The prefill speed of 792 t/s (Thor) and 2702 t/s (3090) at 512 tokens means prompt processing completes in under 650ms and 190ms respectively. For conversational applications, prompt processing is invisible to the user on both platforms.


What This Means for Edge AI

Choose Jetson AGX Thor if you need:

  • Private, on-device multimodal AI (text + vision)
  • 12B-class reasoning without cloud dependency
  • Long-context applications (122 GB unified memory handles very large KV caches)
  • Production edge deployment with 24/7 uptime

Choose RTX 3090 if you need:

  • Higher generation throughput for batch applications
  • Faster development iteration cycles
  • x86_64 compatibility with existing ML tooling

Model Architecture Note

Gemma 4 12B includes a vision projector (mmproj), making it a vision-language model. This benchmark covers text-only inference — the projector is not loaded during text-only generation.

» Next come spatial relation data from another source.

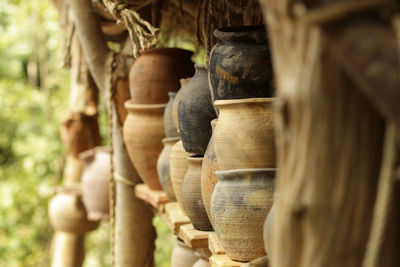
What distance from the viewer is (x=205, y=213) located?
1774mm

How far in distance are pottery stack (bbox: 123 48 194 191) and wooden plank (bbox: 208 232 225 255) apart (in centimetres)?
85

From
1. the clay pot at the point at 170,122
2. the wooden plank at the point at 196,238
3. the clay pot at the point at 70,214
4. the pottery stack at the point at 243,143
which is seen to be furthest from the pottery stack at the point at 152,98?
the clay pot at the point at 70,214

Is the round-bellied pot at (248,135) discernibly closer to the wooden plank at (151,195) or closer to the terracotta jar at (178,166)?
the terracotta jar at (178,166)

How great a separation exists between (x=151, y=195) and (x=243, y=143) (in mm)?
1145

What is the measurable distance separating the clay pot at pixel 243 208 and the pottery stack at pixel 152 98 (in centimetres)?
108

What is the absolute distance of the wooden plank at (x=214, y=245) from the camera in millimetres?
1507

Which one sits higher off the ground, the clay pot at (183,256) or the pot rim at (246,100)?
the pot rim at (246,100)

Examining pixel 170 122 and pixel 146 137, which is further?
pixel 146 137

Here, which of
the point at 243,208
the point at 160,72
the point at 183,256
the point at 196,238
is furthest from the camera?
the point at 160,72

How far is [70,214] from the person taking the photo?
13.3 feet

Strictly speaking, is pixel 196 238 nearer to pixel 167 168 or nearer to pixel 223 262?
pixel 223 262

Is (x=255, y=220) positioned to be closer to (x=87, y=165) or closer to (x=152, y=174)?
(x=152, y=174)

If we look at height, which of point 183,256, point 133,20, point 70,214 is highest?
point 133,20

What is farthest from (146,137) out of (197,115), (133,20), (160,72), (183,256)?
(197,115)
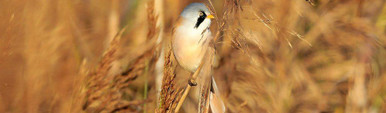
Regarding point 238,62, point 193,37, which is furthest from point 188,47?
point 238,62

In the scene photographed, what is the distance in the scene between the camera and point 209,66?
1.06 m

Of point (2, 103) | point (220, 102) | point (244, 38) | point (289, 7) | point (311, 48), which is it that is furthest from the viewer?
point (311, 48)

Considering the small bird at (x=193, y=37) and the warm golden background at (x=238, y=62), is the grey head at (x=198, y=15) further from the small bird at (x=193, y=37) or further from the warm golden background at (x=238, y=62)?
the warm golden background at (x=238, y=62)

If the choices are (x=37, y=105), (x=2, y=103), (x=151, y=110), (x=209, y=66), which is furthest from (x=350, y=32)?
(x=2, y=103)

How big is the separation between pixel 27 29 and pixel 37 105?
314mm

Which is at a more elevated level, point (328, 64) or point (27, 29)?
point (328, 64)

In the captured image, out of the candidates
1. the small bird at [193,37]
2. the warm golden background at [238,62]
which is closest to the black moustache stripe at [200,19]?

For vision tasks, you would add the projector and pass image tokens alongside text. The generation speed for vision+text prompts will be slightly lower due to the additional projector computation.


Reproduce These Results

# Download model (requires HuggingFace account with Gemma terms accepted)
# Or use via ollama on a supported version

# Thor
cd ~/kwkthor/llama.cpp
LD_LIBRARY_PATH=build/bin build/bin/llama-bench \
  -m /path/to/gemma-4-12B-Q4_K_M.gguf \
  -ngl 999 -fa 1 -p 32,128,512 -n 64,128 -r 3

# RTX 3090
cd ~/llama.cpp
LD_LIBRARY_PATH=build/lib build/bin/llama-bench \
  -m /path/to/gemma-4-12B-Q4_K_M.gguf \
  -ngl 999 -fa 1 -p 32,128,512 -n 64,128 -r 3

Benchmark collected on June 4, 2026. Results may vary with different quantization levels, llama.cpp versions, or thermal conditions.